Mihajlovic: "Juve? Non ho parlato con nessuno. Cinque anni fa a casa di Agnelli con Nedved, Marotta, Paratici. Si è fatto tutto, ma poi..."

27.05.2019 01:30 di Redazione TuttoJuve Twitter:    Vedi letture
Mihajlovic: "Juve? Non ho parlato con nessuno. Cinque anni fa a casa di Agnelli con Nedved, Marotta, Paratici. Si è fatto tutto, ma poi..."

Il  tecnico del Bologna Sinisa Mihajlovic ha parlato a Tiki Taka su Italia 1. Ecco le sue parole: “Ci siamo salvati meritatamente e siamo riusciti anche a conquistare il decimo posto in classifica che non è una cosa da poco”.

Quanto ci vuole all’Inter per accorciare le distanze dalla Juve? “Serve un po’ di tempo, certe cose si acquisiscono solo se si vince”.

Sull’accostamento alle big? “Forse è perché sono l’unico che si può liberare più facilmente… La Juventus? Non ho parlato con nessuno. Oggi per la prima volta ho parlato con la mia società e basta. Abbiamo parlato del progetto, il presidente ha confermato la voglia di investire e di allestire una squadra che prova a lottare per un posto in Europa. Dobbiamo approfondire l’argomento, parlare di giocatori e poi vedremo”.

Cos’è successo cinque anni fa? “Ci siamo parlati, siamo andati a casa di Agnelli con Nedved, Marotta, Paratici. Si è fatto tutto, ma c’era il problema di Conte che non si sapeva se andava via o meno. La Sampdoria mi ha dato un po’ di tempo per decidere, la Juventus in sette giorni non è riuscita a fare la transazione con Conte e io ho rifirmato con la Sampdoria. Poi dopo qualche settimana Conte è andato via e hanno preso Allegri. Le possibilità di andare alla Juventus? Io non ho parlato con nessuno, quindi non lo so. Ho detto che la priorità è il Bologna, se dovessi avere qualche offerta il Bologna sarà la prima squadra che sarà avvisata”.
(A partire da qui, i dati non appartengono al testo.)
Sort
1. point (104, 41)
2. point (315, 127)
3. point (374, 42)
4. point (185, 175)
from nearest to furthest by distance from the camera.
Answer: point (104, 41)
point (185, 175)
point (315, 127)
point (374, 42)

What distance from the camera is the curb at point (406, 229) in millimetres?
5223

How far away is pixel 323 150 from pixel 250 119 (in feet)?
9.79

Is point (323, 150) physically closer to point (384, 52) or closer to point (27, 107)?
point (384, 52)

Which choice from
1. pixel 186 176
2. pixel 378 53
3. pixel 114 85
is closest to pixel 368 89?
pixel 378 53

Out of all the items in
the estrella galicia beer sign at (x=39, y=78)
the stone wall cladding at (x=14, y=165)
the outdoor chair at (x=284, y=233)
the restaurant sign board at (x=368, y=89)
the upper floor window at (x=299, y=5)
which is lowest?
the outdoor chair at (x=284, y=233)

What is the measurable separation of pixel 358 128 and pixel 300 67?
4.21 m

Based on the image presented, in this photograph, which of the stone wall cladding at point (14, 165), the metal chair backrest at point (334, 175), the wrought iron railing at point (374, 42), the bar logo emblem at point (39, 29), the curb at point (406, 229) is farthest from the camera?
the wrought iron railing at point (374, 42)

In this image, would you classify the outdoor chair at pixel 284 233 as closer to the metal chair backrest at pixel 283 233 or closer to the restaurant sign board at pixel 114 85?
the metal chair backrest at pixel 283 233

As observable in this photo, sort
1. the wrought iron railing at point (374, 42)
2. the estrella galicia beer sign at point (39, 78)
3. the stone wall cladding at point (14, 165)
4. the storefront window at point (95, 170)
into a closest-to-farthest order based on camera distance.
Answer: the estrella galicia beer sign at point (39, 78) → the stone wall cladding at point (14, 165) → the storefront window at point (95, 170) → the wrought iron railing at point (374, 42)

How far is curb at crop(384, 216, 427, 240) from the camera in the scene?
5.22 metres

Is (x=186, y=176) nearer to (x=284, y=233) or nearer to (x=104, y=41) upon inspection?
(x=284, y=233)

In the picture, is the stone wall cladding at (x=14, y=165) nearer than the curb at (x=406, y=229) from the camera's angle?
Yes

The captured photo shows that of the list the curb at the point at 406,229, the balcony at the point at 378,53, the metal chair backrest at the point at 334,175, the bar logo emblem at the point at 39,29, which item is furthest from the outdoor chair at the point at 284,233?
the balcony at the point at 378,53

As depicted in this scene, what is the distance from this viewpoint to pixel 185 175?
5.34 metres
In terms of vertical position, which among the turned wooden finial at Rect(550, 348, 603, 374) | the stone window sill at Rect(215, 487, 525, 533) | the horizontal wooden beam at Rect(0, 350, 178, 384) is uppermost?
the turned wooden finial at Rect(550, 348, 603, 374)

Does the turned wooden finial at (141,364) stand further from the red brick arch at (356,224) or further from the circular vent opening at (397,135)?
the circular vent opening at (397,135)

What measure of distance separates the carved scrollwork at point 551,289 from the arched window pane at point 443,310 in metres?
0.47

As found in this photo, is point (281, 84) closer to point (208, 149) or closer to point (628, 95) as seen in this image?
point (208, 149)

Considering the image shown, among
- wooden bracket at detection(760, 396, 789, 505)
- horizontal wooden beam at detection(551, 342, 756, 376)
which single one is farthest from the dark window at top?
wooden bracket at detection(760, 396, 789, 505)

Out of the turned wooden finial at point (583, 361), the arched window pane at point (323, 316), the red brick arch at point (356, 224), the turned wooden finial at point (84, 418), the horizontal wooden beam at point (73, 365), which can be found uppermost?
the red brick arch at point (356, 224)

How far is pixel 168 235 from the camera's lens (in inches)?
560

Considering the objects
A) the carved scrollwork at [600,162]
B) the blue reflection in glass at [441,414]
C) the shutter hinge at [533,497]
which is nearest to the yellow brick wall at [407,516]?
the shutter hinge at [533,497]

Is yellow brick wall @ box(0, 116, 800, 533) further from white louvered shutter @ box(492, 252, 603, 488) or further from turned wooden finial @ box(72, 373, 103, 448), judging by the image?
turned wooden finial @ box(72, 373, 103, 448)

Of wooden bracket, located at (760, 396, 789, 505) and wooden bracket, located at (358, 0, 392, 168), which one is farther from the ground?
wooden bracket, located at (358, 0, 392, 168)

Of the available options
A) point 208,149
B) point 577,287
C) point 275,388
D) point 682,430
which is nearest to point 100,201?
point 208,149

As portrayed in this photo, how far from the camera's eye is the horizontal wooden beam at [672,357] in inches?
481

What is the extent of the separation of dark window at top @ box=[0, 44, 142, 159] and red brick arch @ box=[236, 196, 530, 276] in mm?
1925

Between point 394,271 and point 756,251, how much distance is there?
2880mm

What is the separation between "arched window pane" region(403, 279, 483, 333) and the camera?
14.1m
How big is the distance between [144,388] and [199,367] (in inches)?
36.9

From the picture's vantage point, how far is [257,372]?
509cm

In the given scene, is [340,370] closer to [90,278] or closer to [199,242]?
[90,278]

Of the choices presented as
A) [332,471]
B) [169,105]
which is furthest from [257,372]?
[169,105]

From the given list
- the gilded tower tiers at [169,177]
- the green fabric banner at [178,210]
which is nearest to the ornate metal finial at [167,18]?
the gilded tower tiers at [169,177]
Gattuso? “Senza Berlusconi si soffre un po’ di meno… Io sto sempre dalla parte di Gattuso. Non so quello che ha detto. Io penso che lui abbia fatto bene, quando è arrivato non c’era neanche la società, è riuscito a tenere tutto in piedi. Penso che dopo il derby perso abbia avuto un calo, bastava vincere una gara di quelle contro Udinese e Parma che avrebbe conquistato la Champions. Penso che abbia fatto un ottimo lavoro”.

De Rossi? “È un grande giocatore, ma a me piace soprattutto come uomo e come persona. Un giocatore può piacere o meno, ma De Rossi uomo non si può discutere. Se vuole allenare lo prendo io con me, gliel’avevo già detto 2-3 anni fa, poi ha voluto continuare a giocare”.

Arrivare a sinistra della classifica? “A parte i soldi a noi interessava fare un’impresa. Avevamo un piede e mezzo in Serie B, era assurdo pensare di salvarci e di arrivare decimi. Oggi per abitudine cercavo il Bologna nella parte destra della classifica…”

Hai parlato con Ancelotti? “Gli ho regalato tre kg di tortellini e una bottiglia di Sassicaia, so che apprezza”.

Il segreto della Lazio? “Inzaghi sta facendo degli ottimi risultati già da un po’ di anni, ha vinto la Supercoppa, la Coppa Italia, è la squadra che ha vinto di più in Italia dopo la Juve. Che rapporto ho con Lotito? Ho un buon rapporto con tutti i presidenti tranne uno”.

Chi allenerà la Juve? “Un allenatore ci sarà di sicuro, non so quale”.